Ishiba, le gardien du temple
Aujourd’hui, c’est Shigeru Ishiba, le « faucon modéré », qui tient la boutique. Il prétend incarner l’esprit de son ancien rival. Mais son gouvernement tangue : impopularité record (31 % d’approbation), inflation galopante, mépris social palpable. À force d’invoquer Abe, Ishiba donne l’impression d’un médium raté. Le spectre de son prédécesseur n’est pas un guide, c’est une camisole.

 

La réforme de l’article 9 (celui qui interdit à l’armée japonaise d’être une armée) revient comme un refrain obsessionnel. Abe la voulait. Ishiba la réclame. Le peuple, lui, doute. Mais dans ce Japon où la sécurité prime sur le sens, on préfère parler de menace nord-coréenne plutôt que de pauvreté domestique.

 

Une démocratie en papier washi
Les élections du 20 juillet ne sont pas un référendum sur une politique, mais un test de résistance d’un système aussi opaque qu’un paravent shōji. Le PLD, malgré ses scandales, reste favori. L’opposition est divisée, timorée, ou pire : populiste. Le Sanseito, mélange de thérapie quantique et de militarisme new age, grignote du terrain dans les campagnes.

 

Et l’électeur japonais, usé, résigné, choisira entre la soumission polie au statu quo et le nihilisme zen du vote blanc. Dans les urnes, pas de frisson démocratique : juste une liturgie administrative.

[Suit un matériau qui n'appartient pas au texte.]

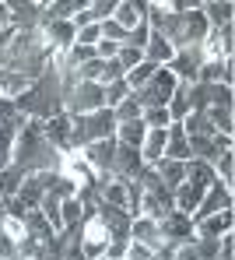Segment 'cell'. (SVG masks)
<instances>
[{"mask_svg": "<svg viewBox=\"0 0 235 260\" xmlns=\"http://www.w3.org/2000/svg\"><path fill=\"white\" fill-rule=\"evenodd\" d=\"M53 162H56V148L46 141V134H43V123L39 120H32V123H25V127L18 130V137H14V158H11V166H21L25 173H43V169H53Z\"/></svg>", "mask_w": 235, "mask_h": 260, "instance_id": "6da1fadb", "label": "cell"}, {"mask_svg": "<svg viewBox=\"0 0 235 260\" xmlns=\"http://www.w3.org/2000/svg\"><path fill=\"white\" fill-rule=\"evenodd\" d=\"M60 95H63V91H60L56 71H46L39 81L28 85L25 95L14 99V106H18V113H25V116H32V120H53V116L63 113V99H60Z\"/></svg>", "mask_w": 235, "mask_h": 260, "instance_id": "7a4b0ae2", "label": "cell"}, {"mask_svg": "<svg viewBox=\"0 0 235 260\" xmlns=\"http://www.w3.org/2000/svg\"><path fill=\"white\" fill-rule=\"evenodd\" d=\"M176 74L169 71V67H158L154 71V78L147 81L144 88L134 91V99H137V106L141 109H158V106H169V99H172V91H176Z\"/></svg>", "mask_w": 235, "mask_h": 260, "instance_id": "3957f363", "label": "cell"}, {"mask_svg": "<svg viewBox=\"0 0 235 260\" xmlns=\"http://www.w3.org/2000/svg\"><path fill=\"white\" fill-rule=\"evenodd\" d=\"M200 63H204V53H200V46H183V49H176V56H172L165 67L176 74V81H186V85H193V81H197V71H200Z\"/></svg>", "mask_w": 235, "mask_h": 260, "instance_id": "277c9868", "label": "cell"}, {"mask_svg": "<svg viewBox=\"0 0 235 260\" xmlns=\"http://www.w3.org/2000/svg\"><path fill=\"white\" fill-rule=\"evenodd\" d=\"M228 208H232V190L221 186V183H214V186H207L204 201L197 204V211L189 215V221L197 225V221H204L207 215H218V211H228Z\"/></svg>", "mask_w": 235, "mask_h": 260, "instance_id": "5b68a950", "label": "cell"}, {"mask_svg": "<svg viewBox=\"0 0 235 260\" xmlns=\"http://www.w3.org/2000/svg\"><path fill=\"white\" fill-rule=\"evenodd\" d=\"M158 229H162V239L172 243V246H179V243H193V239H197V236H193L197 229H193L189 215H179V211H172L169 218H162Z\"/></svg>", "mask_w": 235, "mask_h": 260, "instance_id": "8992f818", "label": "cell"}, {"mask_svg": "<svg viewBox=\"0 0 235 260\" xmlns=\"http://www.w3.org/2000/svg\"><path fill=\"white\" fill-rule=\"evenodd\" d=\"M81 158L92 166L95 173H109V169H112V158H116V137L85 144V148H81Z\"/></svg>", "mask_w": 235, "mask_h": 260, "instance_id": "52a82bcc", "label": "cell"}, {"mask_svg": "<svg viewBox=\"0 0 235 260\" xmlns=\"http://www.w3.org/2000/svg\"><path fill=\"white\" fill-rule=\"evenodd\" d=\"M141 166H144V158H141V151H137V148H127V144H116V158H112V169H109V173L116 176L120 183H127V179H134V176L141 173Z\"/></svg>", "mask_w": 235, "mask_h": 260, "instance_id": "ba28073f", "label": "cell"}, {"mask_svg": "<svg viewBox=\"0 0 235 260\" xmlns=\"http://www.w3.org/2000/svg\"><path fill=\"white\" fill-rule=\"evenodd\" d=\"M7 7H11V28L14 32H32L43 18V4H35V0H18Z\"/></svg>", "mask_w": 235, "mask_h": 260, "instance_id": "9c48e42d", "label": "cell"}, {"mask_svg": "<svg viewBox=\"0 0 235 260\" xmlns=\"http://www.w3.org/2000/svg\"><path fill=\"white\" fill-rule=\"evenodd\" d=\"M98 218H102L109 239H130V221H134L130 211H123V208H109V204H98Z\"/></svg>", "mask_w": 235, "mask_h": 260, "instance_id": "30bf717a", "label": "cell"}, {"mask_svg": "<svg viewBox=\"0 0 235 260\" xmlns=\"http://www.w3.org/2000/svg\"><path fill=\"white\" fill-rule=\"evenodd\" d=\"M130 239H134V243H141V246H147L151 253H158V250L165 246L158 221H151V218H141V215L130 221Z\"/></svg>", "mask_w": 235, "mask_h": 260, "instance_id": "8fae6325", "label": "cell"}, {"mask_svg": "<svg viewBox=\"0 0 235 260\" xmlns=\"http://www.w3.org/2000/svg\"><path fill=\"white\" fill-rule=\"evenodd\" d=\"M165 158L189 162V141H186L183 123H169V127H165Z\"/></svg>", "mask_w": 235, "mask_h": 260, "instance_id": "7c38bea8", "label": "cell"}, {"mask_svg": "<svg viewBox=\"0 0 235 260\" xmlns=\"http://www.w3.org/2000/svg\"><path fill=\"white\" fill-rule=\"evenodd\" d=\"M144 14H147V4H137V0H120V4H116L112 21H116L123 32H130V28H137V25L144 21Z\"/></svg>", "mask_w": 235, "mask_h": 260, "instance_id": "4fadbf2b", "label": "cell"}, {"mask_svg": "<svg viewBox=\"0 0 235 260\" xmlns=\"http://www.w3.org/2000/svg\"><path fill=\"white\" fill-rule=\"evenodd\" d=\"M25 236H28V239H35L39 246H49V243L56 239V232L49 229V221L43 218V211H39V208L25 215Z\"/></svg>", "mask_w": 235, "mask_h": 260, "instance_id": "5bb4252c", "label": "cell"}, {"mask_svg": "<svg viewBox=\"0 0 235 260\" xmlns=\"http://www.w3.org/2000/svg\"><path fill=\"white\" fill-rule=\"evenodd\" d=\"M172 56H176L172 43H169L165 36L151 32V39H147V46H144V60H147V63H154V67H165V63H169Z\"/></svg>", "mask_w": 235, "mask_h": 260, "instance_id": "9a60e30c", "label": "cell"}, {"mask_svg": "<svg viewBox=\"0 0 235 260\" xmlns=\"http://www.w3.org/2000/svg\"><path fill=\"white\" fill-rule=\"evenodd\" d=\"M154 173H158V179H162L169 190H176V186H183V183H186V162L158 158V162H154Z\"/></svg>", "mask_w": 235, "mask_h": 260, "instance_id": "2e32d148", "label": "cell"}, {"mask_svg": "<svg viewBox=\"0 0 235 260\" xmlns=\"http://www.w3.org/2000/svg\"><path fill=\"white\" fill-rule=\"evenodd\" d=\"M204 193H207V190H200V186H193V183H183V186L172 190V204H176L179 215H193L197 204L204 201Z\"/></svg>", "mask_w": 235, "mask_h": 260, "instance_id": "e0dca14e", "label": "cell"}, {"mask_svg": "<svg viewBox=\"0 0 235 260\" xmlns=\"http://www.w3.org/2000/svg\"><path fill=\"white\" fill-rule=\"evenodd\" d=\"M193 229H197V236H218V239L228 236L232 232V208L228 211H218V215H207L204 221H197Z\"/></svg>", "mask_w": 235, "mask_h": 260, "instance_id": "ac0fdd59", "label": "cell"}, {"mask_svg": "<svg viewBox=\"0 0 235 260\" xmlns=\"http://www.w3.org/2000/svg\"><path fill=\"white\" fill-rule=\"evenodd\" d=\"M186 183L200 186V190H207V186L218 183V173H214L211 162H204V158H189V162H186Z\"/></svg>", "mask_w": 235, "mask_h": 260, "instance_id": "d6986e66", "label": "cell"}, {"mask_svg": "<svg viewBox=\"0 0 235 260\" xmlns=\"http://www.w3.org/2000/svg\"><path fill=\"white\" fill-rule=\"evenodd\" d=\"M141 158H144V166H154L158 158H165V130H147L144 134Z\"/></svg>", "mask_w": 235, "mask_h": 260, "instance_id": "ffe728a7", "label": "cell"}, {"mask_svg": "<svg viewBox=\"0 0 235 260\" xmlns=\"http://www.w3.org/2000/svg\"><path fill=\"white\" fill-rule=\"evenodd\" d=\"M28 78L25 74H18V71H0V99H18V95H25L28 91Z\"/></svg>", "mask_w": 235, "mask_h": 260, "instance_id": "44dd1931", "label": "cell"}, {"mask_svg": "<svg viewBox=\"0 0 235 260\" xmlns=\"http://www.w3.org/2000/svg\"><path fill=\"white\" fill-rule=\"evenodd\" d=\"M18 130H21V120L0 123V169L11 166V158H14V137H18Z\"/></svg>", "mask_w": 235, "mask_h": 260, "instance_id": "7402d4cb", "label": "cell"}, {"mask_svg": "<svg viewBox=\"0 0 235 260\" xmlns=\"http://www.w3.org/2000/svg\"><path fill=\"white\" fill-rule=\"evenodd\" d=\"M144 134H147V127H144L141 120H134V123H116V144H127V148H137V151H141Z\"/></svg>", "mask_w": 235, "mask_h": 260, "instance_id": "603a6c76", "label": "cell"}, {"mask_svg": "<svg viewBox=\"0 0 235 260\" xmlns=\"http://www.w3.org/2000/svg\"><path fill=\"white\" fill-rule=\"evenodd\" d=\"M200 11H204V18H207V25H232V4L228 0H211V4H200Z\"/></svg>", "mask_w": 235, "mask_h": 260, "instance_id": "cb8c5ba5", "label": "cell"}, {"mask_svg": "<svg viewBox=\"0 0 235 260\" xmlns=\"http://www.w3.org/2000/svg\"><path fill=\"white\" fill-rule=\"evenodd\" d=\"M25 169L21 166H4L0 169V197H14L18 190H21V183H25Z\"/></svg>", "mask_w": 235, "mask_h": 260, "instance_id": "d4e9b609", "label": "cell"}, {"mask_svg": "<svg viewBox=\"0 0 235 260\" xmlns=\"http://www.w3.org/2000/svg\"><path fill=\"white\" fill-rule=\"evenodd\" d=\"M74 36H77V32H74L70 21H53V25H46V39L53 43V49H56V46H60V49H70V46H74Z\"/></svg>", "mask_w": 235, "mask_h": 260, "instance_id": "484cf974", "label": "cell"}, {"mask_svg": "<svg viewBox=\"0 0 235 260\" xmlns=\"http://www.w3.org/2000/svg\"><path fill=\"white\" fill-rule=\"evenodd\" d=\"M112 116H116V123H134V120H141V106H137V99L127 95V99L112 109Z\"/></svg>", "mask_w": 235, "mask_h": 260, "instance_id": "4316f807", "label": "cell"}, {"mask_svg": "<svg viewBox=\"0 0 235 260\" xmlns=\"http://www.w3.org/2000/svg\"><path fill=\"white\" fill-rule=\"evenodd\" d=\"M141 123L147 130H165L172 120H169V109H165V106H158V109H141Z\"/></svg>", "mask_w": 235, "mask_h": 260, "instance_id": "83f0119b", "label": "cell"}, {"mask_svg": "<svg viewBox=\"0 0 235 260\" xmlns=\"http://www.w3.org/2000/svg\"><path fill=\"white\" fill-rule=\"evenodd\" d=\"M60 218H63V229H67V225H81V218H85L81 201H77V197H63V204H60Z\"/></svg>", "mask_w": 235, "mask_h": 260, "instance_id": "f1b7e54d", "label": "cell"}, {"mask_svg": "<svg viewBox=\"0 0 235 260\" xmlns=\"http://www.w3.org/2000/svg\"><path fill=\"white\" fill-rule=\"evenodd\" d=\"M116 4H120V0H95V4H88V18H92L95 25L109 21V18L116 14Z\"/></svg>", "mask_w": 235, "mask_h": 260, "instance_id": "f546056e", "label": "cell"}, {"mask_svg": "<svg viewBox=\"0 0 235 260\" xmlns=\"http://www.w3.org/2000/svg\"><path fill=\"white\" fill-rule=\"evenodd\" d=\"M102 91H105V109H116V106H120V102H123L127 95H134L127 81H112V85L102 88Z\"/></svg>", "mask_w": 235, "mask_h": 260, "instance_id": "4dcf8cb0", "label": "cell"}, {"mask_svg": "<svg viewBox=\"0 0 235 260\" xmlns=\"http://www.w3.org/2000/svg\"><path fill=\"white\" fill-rule=\"evenodd\" d=\"M147 39H151V25H147V21H141L137 28H130V32H127V39H123V46H130V49H141V53H144V46H147Z\"/></svg>", "mask_w": 235, "mask_h": 260, "instance_id": "1f68e13d", "label": "cell"}, {"mask_svg": "<svg viewBox=\"0 0 235 260\" xmlns=\"http://www.w3.org/2000/svg\"><path fill=\"white\" fill-rule=\"evenodd\" d=\"M193 246H197V257H200V260H214V257H218L221 239H218V236H197Z\"/></svg>", "mask_w": 235, "mask_h": 260, "instance_id": "d6a6232c", "label": "cell"}, {"mask_svg": "<svg viewBox=\"0 0 235 260\" xmlns=\"http://www.w3.org/2000/svg\"><path fill=\"white\" fill-rule=\"evenodd\" d=\"M74 43H81V46H98L102 43V25H85V28H77V36H74Z\"/></svg>", "mask_w": 235, "mask_h": 260, "instance_id": "836d02e7", "label": "cell"}, {"mask_svg": "<svg viewBox=\"0 0 235 260\" xmlns=\"http://www.w3.org/2000/svg\"><path fill=\"white\" fill-rule=\"evenodd\" d=\"M207 95H211V106L232 109V88H225V85H207Z\"/></svg>", "mask_w": 235, "mask_h": 260, "instance_id": "e575fe53", "label": "cell"}, {"mask_svg": "<svg viewBox=\"0 0 235 260\" xmlns=\"http://www.w3.org/2000/svg\"><path fill=\"white\" fill-rule=\"evenodd\" d=\"M116 60L123 63V71H134V67H137V63L144 60V53H141V49H130V46H120Z\"/></svg>", "mask_w": 235, "mask_h": 260, "instance_id": "d590c367", "label": "cell"}, {"mask_svg": "<svg viewBox=\"0 0 235 260\" xmlns=\"http://www.w3.org/2000/svg\"><path fill=\"white\" fill-rule=\"evenodd\" d=\"M123 260H154V253H151L147 246H141V243L130 239V243H127V257H123Z\"/></svg>", "mask_w": 235, "mask_h": 260, "instance_id": "8d00e7d4", "label": "cell"}, {"mask_svg": "<svg viewBox=\"0 0 235 260\" xmlns=\"http://www.w3.org/2000/svg\"><path fill=\"white\" fill-rule=\"evenodd\" d=\"M7 120H21V113H18L14 99H0V123H7Z\"/></svg>", "mask_w": 235, "mask_h": 260, "instance_id": "74e56055", "label": "cell"}, {"mask_svg": "<svg viewBox=\"0 0 235 260\" xmlns=\"http://www.w3.org/2000/svg\"><path fill=\"white\" fill-rule=\"evenodd\" d=\"M193 243H197V239H193ZM193 243H179V246L172 250V260H200V257H197V246H193Z\"/></svg>", "mask_w": 235, "mask_h": 260, "instance_id": "f35d334b", "label": "cell"}, {"mask_svg": "<svg viewBox=\"0 0 235 260\" xmlns=\"http://www.w3.org/2000/svg\"><path fill=\"white\" fill-rule=\"evenodd\" d=\"M14 36H18V32H14V28H11V25H4V28H0V49H7V46H11V39H14Z\"/></svg>", "mask_w": 235, "mask_h": 260, "instance_id": "ab89813d", "label": "cell"}, {"mask_svg": "<svg viewBox=\"0 0 235 260\" xmlns=\"http://www.w3.org/2000/svg\"><path fill=\"white\" fill-rule=\"evenodd\" d=\"M4 25H11V7L0 0V28H4Z\"/></svg>", "mask_w": 235, "mask_h": 260, "instance_id": "60d3db41", "label": "cell"}, {"mask_svg": "<svg viewBox=\"0 0 235 260\" xmlns=\"http://www.w3.org/2000/svg\"><path fill=\"white\" fill-rule=\"evenodd\" d=\"M4 260H25V257H18V253H11V257H4Z\"/></svg>", "mask_w": 235, "mask_h": 260, "instance_id": "b9f144b4", "label": "cell"}, {"mask_svg": "<svg viewBox=\"0 0 235 260\" xmlns=\"http://www.w3.org/2000/svg\"><path fill=\"white\" fill-rule=\"evenodd\" d=\"M92 260H105V257H92Z\"/></svg>", "mask_w": 235, "mask_h": 260, "instance_id": "7bdbcfd3", "label": "cell"}, {"mask_svg": "<svg viewBox=\"0 0 235 260\" xmlns=\"http://www.w3.org/2000/svg\"><path fill=\"white\" fill-rule=\"evenodd\" d=\"M154 260H162V257H154Z\"/></svg>", "mask_w": 235, "mask_h": 260, "instance_id": "ee69618b", "label": "cell"}]
</instances>
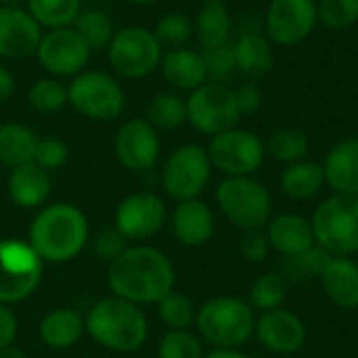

Quand la poussière des élections retombera, Shinzo Abe sera toujours là. Dans les manuels, dans les temples électoraux du PLD, dans les discours d’un Premier ministre qui ressemble à un archiviste. Mais son ombre est une prison. Et son assassin, dans une ironie amère, a peut-être fait plus pour faire vaciller le pouvoir que n’importe quel leader d’opposition.